### The data ###
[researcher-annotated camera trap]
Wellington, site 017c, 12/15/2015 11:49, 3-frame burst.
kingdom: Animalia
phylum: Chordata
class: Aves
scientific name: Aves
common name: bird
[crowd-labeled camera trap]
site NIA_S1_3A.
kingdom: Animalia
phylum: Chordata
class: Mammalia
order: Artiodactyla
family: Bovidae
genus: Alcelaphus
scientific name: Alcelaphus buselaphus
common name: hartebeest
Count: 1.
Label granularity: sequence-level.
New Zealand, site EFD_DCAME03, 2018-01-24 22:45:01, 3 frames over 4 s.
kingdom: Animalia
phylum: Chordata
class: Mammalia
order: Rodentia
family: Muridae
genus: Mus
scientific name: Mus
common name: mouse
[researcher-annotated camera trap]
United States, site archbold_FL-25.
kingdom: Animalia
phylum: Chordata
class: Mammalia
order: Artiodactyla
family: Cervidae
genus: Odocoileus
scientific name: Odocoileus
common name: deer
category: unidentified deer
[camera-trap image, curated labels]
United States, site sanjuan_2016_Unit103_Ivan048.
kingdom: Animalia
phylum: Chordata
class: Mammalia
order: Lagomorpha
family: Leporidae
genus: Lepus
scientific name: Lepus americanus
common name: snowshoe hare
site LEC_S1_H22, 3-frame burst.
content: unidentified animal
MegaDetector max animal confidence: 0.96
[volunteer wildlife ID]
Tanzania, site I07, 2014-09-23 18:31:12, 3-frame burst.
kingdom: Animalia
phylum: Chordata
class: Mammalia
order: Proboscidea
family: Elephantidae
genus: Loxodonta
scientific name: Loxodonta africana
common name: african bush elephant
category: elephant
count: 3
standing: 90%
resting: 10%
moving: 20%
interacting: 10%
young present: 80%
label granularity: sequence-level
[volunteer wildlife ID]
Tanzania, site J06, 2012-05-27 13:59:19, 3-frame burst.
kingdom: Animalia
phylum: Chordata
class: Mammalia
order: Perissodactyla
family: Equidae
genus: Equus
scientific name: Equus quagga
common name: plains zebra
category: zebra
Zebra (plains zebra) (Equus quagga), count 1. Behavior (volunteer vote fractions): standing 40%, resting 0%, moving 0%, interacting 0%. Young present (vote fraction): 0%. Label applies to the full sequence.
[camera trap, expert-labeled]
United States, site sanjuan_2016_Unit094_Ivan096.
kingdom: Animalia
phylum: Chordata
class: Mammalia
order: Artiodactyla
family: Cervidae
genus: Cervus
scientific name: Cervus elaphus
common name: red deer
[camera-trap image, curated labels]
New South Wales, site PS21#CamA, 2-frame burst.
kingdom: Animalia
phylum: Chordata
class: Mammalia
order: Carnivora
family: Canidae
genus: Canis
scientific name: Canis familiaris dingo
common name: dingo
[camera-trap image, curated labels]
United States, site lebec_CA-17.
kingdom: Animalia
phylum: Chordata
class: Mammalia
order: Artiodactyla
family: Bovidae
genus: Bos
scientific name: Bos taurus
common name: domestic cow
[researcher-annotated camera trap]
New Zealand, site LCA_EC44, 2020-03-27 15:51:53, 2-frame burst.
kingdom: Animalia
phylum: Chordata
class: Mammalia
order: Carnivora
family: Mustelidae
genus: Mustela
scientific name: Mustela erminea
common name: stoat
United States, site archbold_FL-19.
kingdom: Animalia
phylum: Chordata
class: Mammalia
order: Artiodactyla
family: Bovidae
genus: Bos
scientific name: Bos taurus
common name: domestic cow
###
▶ [Activity]
Look back at the data above. Transcribe exactly the lines starting at the line that contains "scientific name: Odocoileus" and ending at the line that contains "young present: 80%".

▶ [Solution to the exercise]
scientific name: Odocoileus
common name: deer
category: unidentified deer
[camera-trap image, curated labels]
United States, site sanjuan_2016_Unit103_Ivan048.
kingdom: Animalia
phylum: Chordata
class: Mammalia
order: Lagomorpha
family: Leporidae
genus: Lepus
scientific name: Lepus americanus
common name: snowshoe hare
site LEC_S1_H22, 3-frame burst.
content: unidentified animal
MegaDetector max animal confidence: 0.96
[volunteer wildlife ID]
Tanzania, site I07, 2014-09-23 18:31:12, 3-frame burst.
kingdom: Animalia
phylum: Chordata
class: Mammalia
order: Proboscidea
family: Elephantidae
genus: Loxodonta
scientific name: Loxodonta africana
common name: african bush elephant
category: elephant
count: 3
standing: 90%
resting: 10%
moving: 20%
interacting: 10%
young present: 80%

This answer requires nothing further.